- Conference: Pacific Coast Conference
- Record: 2–7 (0–3 PCC)
- Head coach: Raymond A. Curfman (1st season);
- Offensive scheme: Split-T
- Home stadium: Neale Stadium

= 1951 Idaho Vandals football team =

American college football season

The 1951 Idaho Vandals football team represented the University of Idaho as a member of the Pacific Coast Conference (PCC) during the 1951 college football season. Led by first-year head coach Raymond A. Curfman, the Vandals were 2–7 (0–3 in PCC, last). Home games were played on campus at Neale Stadium in Moscow, with one game in Boise at old Bronco Stadium at Boise Junior College and another at Memorial Stadium in Spokane, Washington.

Idaho was led on the field by quarterback Wayne Anderson and halfback Glen Christian; they suffered a close loss in the Battle of the Palouse with heavily favored neighbor Washington State, falling 9–6 on homecoming at Neale Stadium on November 10. The previous edition was also competitive, with a 7–7 tie in 1950 in Pullman, but the winless streak against the Cougars was up to 25 games, a record of 0–23–2 since taking three straight in from 1923 to 1925; Idaho finally won three years later in Pullman.

In the rivalry game with Montana at Missoula four weeks earlier, Idaho began an eight-game winning streak over the Grizzlies with a 12–9 win to regain the Little Brown Stein.
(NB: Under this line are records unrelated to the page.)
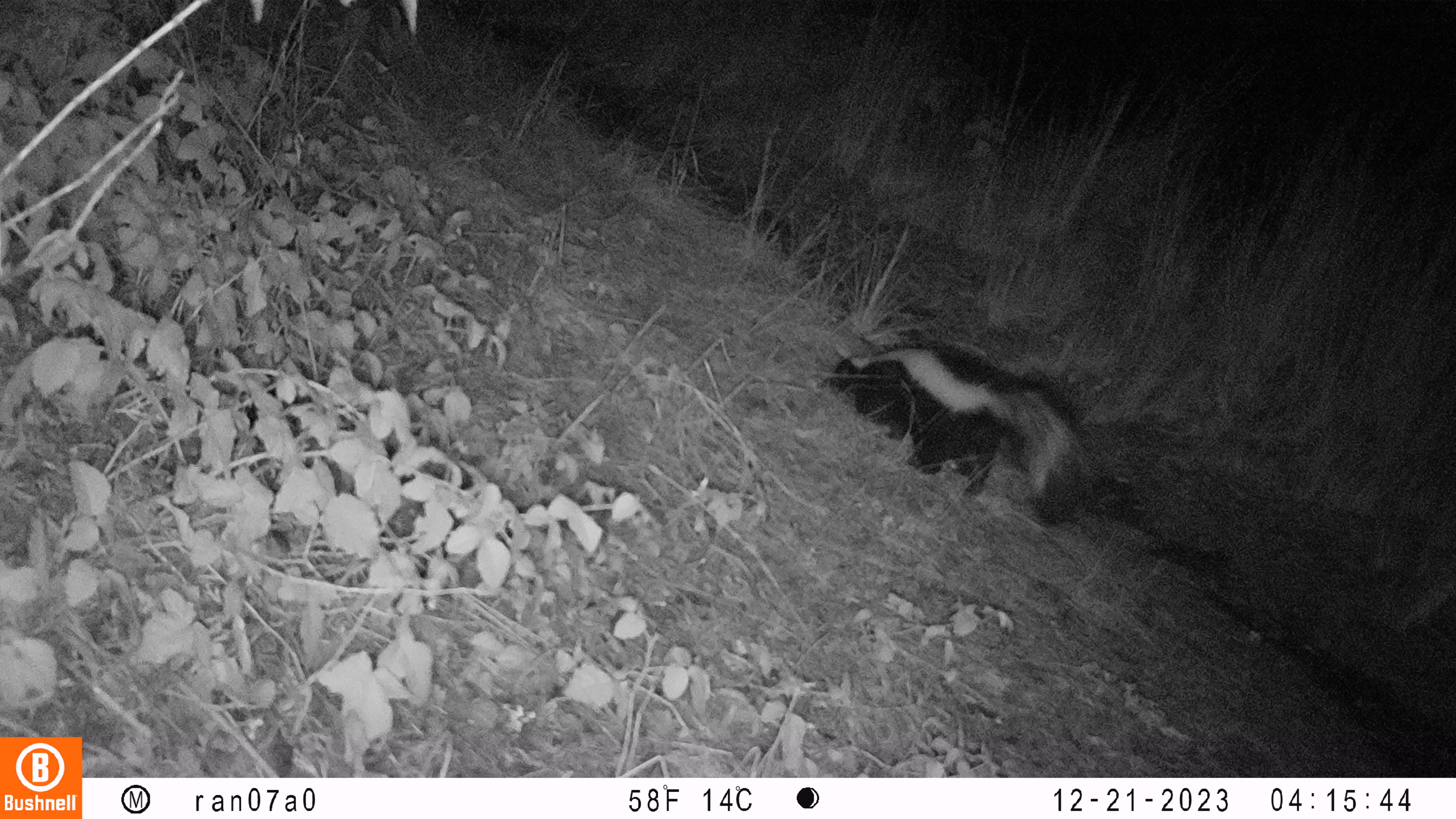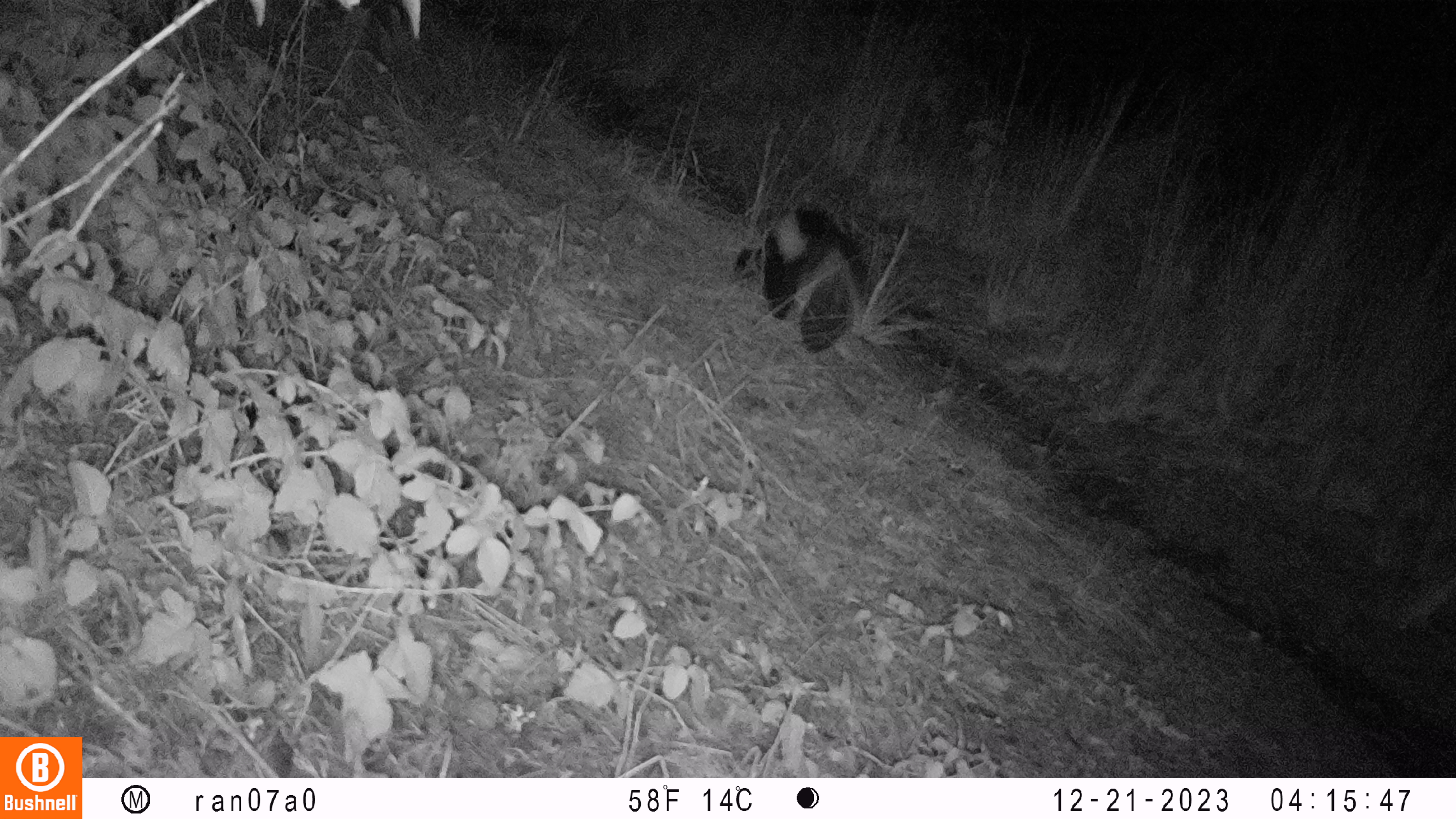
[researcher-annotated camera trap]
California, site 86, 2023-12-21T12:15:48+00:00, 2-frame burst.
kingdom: Animalia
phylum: Chordata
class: Mammalia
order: Carnivora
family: Mephitidae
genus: Mephitis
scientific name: Mephitis mephitis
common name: striped skunk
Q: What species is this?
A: Striped skunk (Mephitis mephitis).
Prior to the season in late March, university president Jesse Buchanan requested and received the resignations of head coach Dixie Howell and two assistants, due to "lack of harmony" on the coaching staff. One of those assistants was Curfman, who was then asked by the administration to be the interim coach during the upcoming spring drills. He made a good impression and was re-hired as head coach in mid-April.

==Schedule==

| Date | Time | Opponent | Site | Result | Attendance | Source |
| September 22 | 12:30 pm | at Wyoming* | War Memorial Stadium; Laramie, WY; | L 0–28 | 12,401 |  |
| September 29 | 1:00 pm | vs. San Francisco* | old Bronco Stadium; Boise, ID; | L 7–28 | 10,000 |  |
| October 6 | 2:00 pm | vs. Oregon State | Memorial Stadium; Spokane, WA; | L 6–34 | 8,500 |  |
| October 13 | 1:00 pm | at Montana* | Dornblaser Field; Missoula, MT (Little Brown Stein); | W 12–9 | 9,000 |  |
| October 20 | 2:00 pm | San Jose State* | Neale Stadium; Moscow, ID; | W 40–7 | 6,500 |  |
| November 3 | 1:30 pm | at Oregon | Hayward Field; Eugene, OR; | L 13–14 | 8,100 |  |
| November 10 | 1:30 pm | No. 17 Washington State | Neale Stadium; Moscow, ID (Battle of the Palouse); | L 6–9 | 14,000 |  |
| November 17 | 7:00 pm | at Arizona* | Arizona Stadium; Tucson, AZ; | L 6–13 | 16,000 |  |
| November 22 | 12:00 pm | at Utah* | Ute Stadium; Salt Lake City, UT; | L 19–40 | 11,934 |  |
*Non-conference game; Homecoming; Rankings from AP Poll released prior to the game; All times are in Pacific time;

==Coaching staff==
- John Nikcevich, guards
- Mack Flenniken, ends
- Chuck Gottfried, tackles

==All-conference==
No Vandals were on the All-Coast team; tackle Don Ringe was named to the second team. Honorable mention were end Jerry Ogle and
guard Steve Douglas.

==NFL draft==
One senior from the 1951 Vandals was selected in the 1952 NFL draft:

| Player | Position | Round | Pick | Franchise |
| Glen Christian | B | 9th | 105 | San Francisco 49ers |

One junior was selected in the 1953 NFL draft:

| Player | Position | Round | Pick | Franchise |
| Don Ringe | T | 26th | 303 | Chicago Cardinals |

One sophomore was selected in the 1954 NFL draft:

| Player | Position | Round | Pick | Franchise |
| Mel Bertrand | C | 29th | 349 | Detroit Lions |

- Often incorrectly listed as a UI Vandal, tackle Norm Hayes (1954 draft, #217) played at College of Idaho in Caldwell.